Suddenly the phone rang. Cindy put the mirror down and answered it.
“Hello,” she said.
“Yo—who’s this?” a familiar deepthroated voice replied.
“It’s me,” Cindy answered.
“Oh, Ugly Mugly,” Raffie Whitaker said. “How come you home? You get suspended for messin’ up at school again?”
“I never been suspended,” Cindy corrected him sharply. “And stop calling me that. ”
Raffie laughed. He always chuckled when he upset Cindy. She could just imagine him on the other end of the line—smiling in satisfaction at how he managed to insult her. “C’mon, Ugly Mugly. Where’s your momma?” he asked, still laughing.
“I told you to stop calling me that,” Cindy demanded. She wished she could reach into the telephone and wrap the cord around his neck.
“Girl, you so ugly,” Raffie went on, in between bursts of cackling laughter, “when the doctor delivered you, he was wearin’ a blindfold. ”
r /> Cindy slammed down the phone. In about a second it rang again. She turned up the TV volume to drown out the ringing. One of the sisters on the Paula Poole show had a nail file, and she looked as if she was about to attack the other one with it. Maybe it was all an act, but the hate in the girl’s face seemed real. It was the same hatred Cindy felt for Raffie.
Cindy fantasized about being on the show with Raffie Whitaker. She imagined herself grabbing the gold chains he hung around his neck and pulling them so tight his eyes bulged out.
The phone kept ringing. “I ain’t gonna answer you. You can’t make me. ” Cindy smiled because for once she had power. Raffie Whitaker was fuming somewhere, and he could not do a thing about it.
Ignoring the phone’s periodic ringing, Cindy picked up the mirror again and repeated the words that Mrs. Davis had said. “Pretty eyes . . . pretty hazel eyes. ”
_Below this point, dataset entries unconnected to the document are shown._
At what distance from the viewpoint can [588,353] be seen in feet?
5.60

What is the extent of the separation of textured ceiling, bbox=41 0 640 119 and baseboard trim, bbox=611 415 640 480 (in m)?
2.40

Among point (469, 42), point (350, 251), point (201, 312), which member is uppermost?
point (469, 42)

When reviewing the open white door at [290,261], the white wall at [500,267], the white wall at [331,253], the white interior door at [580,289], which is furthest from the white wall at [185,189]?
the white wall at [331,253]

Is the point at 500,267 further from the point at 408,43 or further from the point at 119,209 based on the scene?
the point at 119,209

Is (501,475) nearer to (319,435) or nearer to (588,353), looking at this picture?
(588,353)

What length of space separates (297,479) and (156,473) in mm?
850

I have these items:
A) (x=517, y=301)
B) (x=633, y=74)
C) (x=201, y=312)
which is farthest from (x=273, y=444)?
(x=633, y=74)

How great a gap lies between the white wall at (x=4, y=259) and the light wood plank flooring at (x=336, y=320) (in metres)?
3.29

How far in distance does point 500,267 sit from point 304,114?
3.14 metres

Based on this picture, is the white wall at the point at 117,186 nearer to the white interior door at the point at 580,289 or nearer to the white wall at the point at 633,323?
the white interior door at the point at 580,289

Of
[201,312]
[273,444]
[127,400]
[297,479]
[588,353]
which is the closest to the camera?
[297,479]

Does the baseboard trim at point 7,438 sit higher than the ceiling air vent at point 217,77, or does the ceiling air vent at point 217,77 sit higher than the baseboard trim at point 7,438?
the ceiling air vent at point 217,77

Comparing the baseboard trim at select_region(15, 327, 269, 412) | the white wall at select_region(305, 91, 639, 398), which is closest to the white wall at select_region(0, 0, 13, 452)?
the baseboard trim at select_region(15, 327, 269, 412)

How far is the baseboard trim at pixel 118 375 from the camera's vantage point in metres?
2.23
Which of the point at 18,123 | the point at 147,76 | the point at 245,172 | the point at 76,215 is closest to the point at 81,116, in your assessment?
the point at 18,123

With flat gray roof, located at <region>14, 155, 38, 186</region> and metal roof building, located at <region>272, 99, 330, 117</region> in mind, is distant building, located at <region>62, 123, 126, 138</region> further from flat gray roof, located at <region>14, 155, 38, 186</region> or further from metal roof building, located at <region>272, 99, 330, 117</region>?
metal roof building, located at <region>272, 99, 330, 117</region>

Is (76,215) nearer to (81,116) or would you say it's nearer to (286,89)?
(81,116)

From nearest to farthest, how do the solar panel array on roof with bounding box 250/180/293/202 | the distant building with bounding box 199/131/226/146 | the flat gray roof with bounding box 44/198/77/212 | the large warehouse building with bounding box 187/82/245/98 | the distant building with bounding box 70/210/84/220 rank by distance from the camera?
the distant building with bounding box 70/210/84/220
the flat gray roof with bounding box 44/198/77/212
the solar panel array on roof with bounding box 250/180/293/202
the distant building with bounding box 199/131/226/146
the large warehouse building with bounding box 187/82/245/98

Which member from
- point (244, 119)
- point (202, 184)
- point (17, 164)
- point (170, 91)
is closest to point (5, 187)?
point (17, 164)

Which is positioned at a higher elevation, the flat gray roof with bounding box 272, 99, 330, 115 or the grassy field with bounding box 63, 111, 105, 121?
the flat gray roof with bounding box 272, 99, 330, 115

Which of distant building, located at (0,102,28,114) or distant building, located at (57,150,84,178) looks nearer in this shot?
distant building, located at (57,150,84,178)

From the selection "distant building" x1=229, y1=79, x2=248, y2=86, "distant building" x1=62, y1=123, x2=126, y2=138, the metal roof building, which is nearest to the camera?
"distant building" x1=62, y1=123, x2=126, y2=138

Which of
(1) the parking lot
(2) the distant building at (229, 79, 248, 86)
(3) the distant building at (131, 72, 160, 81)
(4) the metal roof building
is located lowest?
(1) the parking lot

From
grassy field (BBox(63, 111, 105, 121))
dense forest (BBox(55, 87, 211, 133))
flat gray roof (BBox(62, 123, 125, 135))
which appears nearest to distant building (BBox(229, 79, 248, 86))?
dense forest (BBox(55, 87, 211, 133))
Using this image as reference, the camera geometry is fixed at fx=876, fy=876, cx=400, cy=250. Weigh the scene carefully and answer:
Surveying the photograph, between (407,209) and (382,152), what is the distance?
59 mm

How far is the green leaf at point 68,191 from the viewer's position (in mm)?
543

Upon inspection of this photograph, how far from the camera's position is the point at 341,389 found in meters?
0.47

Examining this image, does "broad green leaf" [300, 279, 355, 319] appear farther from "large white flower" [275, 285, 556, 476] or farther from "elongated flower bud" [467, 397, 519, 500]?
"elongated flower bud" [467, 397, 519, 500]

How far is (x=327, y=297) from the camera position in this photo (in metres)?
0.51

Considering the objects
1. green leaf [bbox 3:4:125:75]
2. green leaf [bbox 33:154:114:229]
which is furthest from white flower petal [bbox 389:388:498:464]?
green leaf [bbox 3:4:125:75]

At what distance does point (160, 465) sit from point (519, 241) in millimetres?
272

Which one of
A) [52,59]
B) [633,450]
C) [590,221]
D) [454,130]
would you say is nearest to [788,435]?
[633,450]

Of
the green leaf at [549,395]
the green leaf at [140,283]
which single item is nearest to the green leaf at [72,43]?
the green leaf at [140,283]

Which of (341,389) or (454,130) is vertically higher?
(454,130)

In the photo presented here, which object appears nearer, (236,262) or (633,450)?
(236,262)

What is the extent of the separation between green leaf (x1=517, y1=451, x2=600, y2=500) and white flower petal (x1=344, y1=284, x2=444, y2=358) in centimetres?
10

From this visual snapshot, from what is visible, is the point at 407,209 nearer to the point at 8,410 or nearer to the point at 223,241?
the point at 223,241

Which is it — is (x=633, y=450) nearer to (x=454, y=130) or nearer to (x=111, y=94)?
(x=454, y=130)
Maybe Mrs. Davis was not the only one who thought she was special. Maybe someone else would feel that way about her too one day.
Chapter 2
When Cindy’s mother got home shortly after 5:30, the phone was still ringing. She rushed in to answer it, tossing her purse and keys on a nearby chair.
“Hello,” Mom huffed, picking up the phone. “Oh, hey Raffie. What do you mean you’ve been calling all day? Cindy was right here. Cindy!” Cindy glanced up from the magazine she was leafing through. “Raffie’s telling me he’s been calling all day and nobody answered. Did you go somewhere?”
“I been right here except when I went down to do the wash, and oh, I took a shower and stuff,” Cindy said.
“She what?” Mom cried. “Well, she’s gonna be sorry she did that. Raffie honey, don’t be like that. Listen to me, I’ve got chilled wine, and I’ll make us some steaks. . . . Raffie, honey, listen . . . Raffie?” Mom put down the phone and glared at Cindy. “You just have to make trouble, don’t you? Raffie says you hung up on him. Did you do that?”